After 77 days of courtroom battle, which convulsed Malaysia's legal and political system, the trial of the sacked finance minister, Mr Anwar Ibrahim, ended yesterday, and a verdict will be announced on April 14th.
As Malaysia has no jury system, High Court Judge Augustine Paul, who presided over a fractious, incident-packed trial, will himself decide the verdict. His decision will shape Malaysia's political future, as any sentence longer than a year will neutralise Mr Anwar as a political force during next year's general elections.
The judge had originally set the verdict for April 6th but said yesterday: "It's simply impossible to decide by the 6th, so I have to set another date." He has already rejected the defence case that the charges were the result of a political conspiracy.
Right to the end of what became the longest trial in Malaysia's history, Mr Anwar proclaimed his innocence. His defence lawyers asserted that he was dismissed from government and thrown in jail as part of a plot by powerful figures and business interests close to the Prime Minister, Dr Mahathir Mohamad, to prevent him from exposing corruption and cronyism.
"I still maintain there is a political conspiracy involving Dr Mahathir and his close associates to politically assassinate me," Mr Anwar told reporters as the trial ended in Kuala Lumpur's High Court.
The 51-year-old reform-minded politician, who until September was prime minister-in-waiting and one of the highest-regarded Asian political figures, said he expected to receive a sentence of between two and four years in jail. "I'm realistic enough to accept the eventuality," he told reporters.

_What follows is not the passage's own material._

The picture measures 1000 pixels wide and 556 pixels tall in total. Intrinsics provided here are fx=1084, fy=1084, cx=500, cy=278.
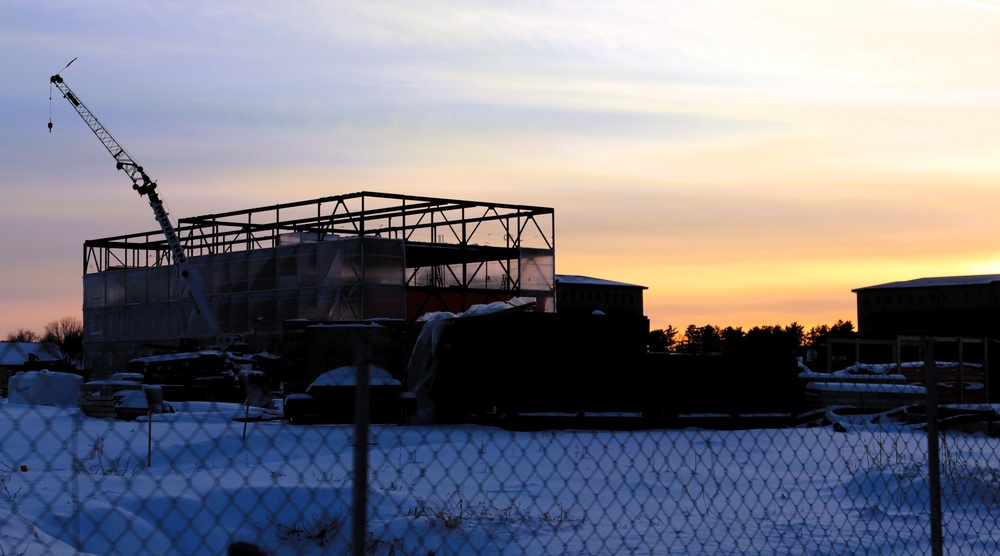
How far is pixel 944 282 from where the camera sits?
416ft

Mr Anwar is charged on four counts of abusing his power in 1997 by directing police to obtain retractions from two people who had accused him of sex crimes. Each carries a maximum penalty of 14 years in jail and a fine of around £3,000.

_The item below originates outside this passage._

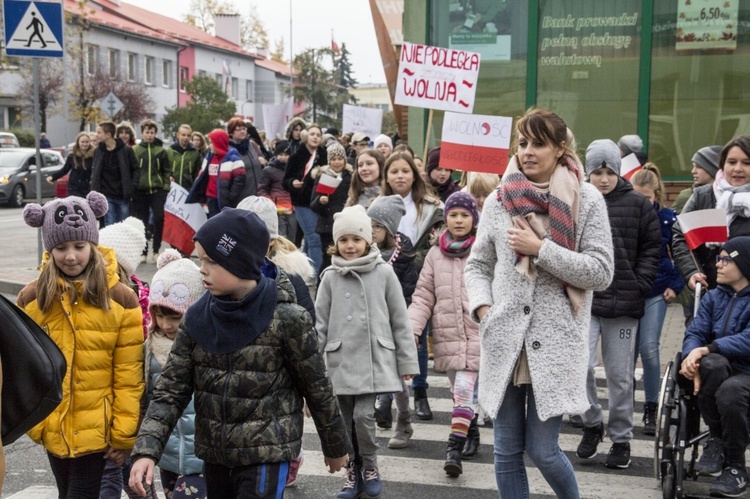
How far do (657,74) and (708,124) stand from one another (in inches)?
36.7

"This honourable court should find the accused guilty of the four charges as amended and to convict him accordingly," the government prosecutor, Mr Abdul Gani Patail, told the court yesterday.
The day of the verdict will be tense in Kuala Lumpur, a modern, normally peaceful, sub-tropical city which witnessed weeks of demonstrations last autumn after the arrest of Mr Anwar. Crowds who regular gathered to chant "reformasi!" (reform), were just as routinely broken up by police with water cannon.
Dr Mahathir accused his onetime deputy of trying to unseat him by stirring up the type of student unrest which brought about the downfall of President Suharto in Indonesia in May. The 73-year-old prime minister also called Mr Anwar morally unfit for office.
Public anger and international concern at the treatment of Mr Anwar were heightened when he appeared in court on the first day of the trial with a black eye, the result of a beating by the former British colony's chief of police, who subsequently was forced to resign.
Several charges of sodomy against Mr Anwar in the original indictment were dropped, but not before some dramatic scenes in court, including the presentation of a semen-stained mattress in evidence. The defence team and the bench clashed several times, and last week Judge Augustine rejected their request that he disqualify himself from the case on the grounds he was partial.
Before being led into custody, Mr Anwar hugged his eldest daughter, Ms Nurul Izzah (19), as family members and friends watched from the gallery.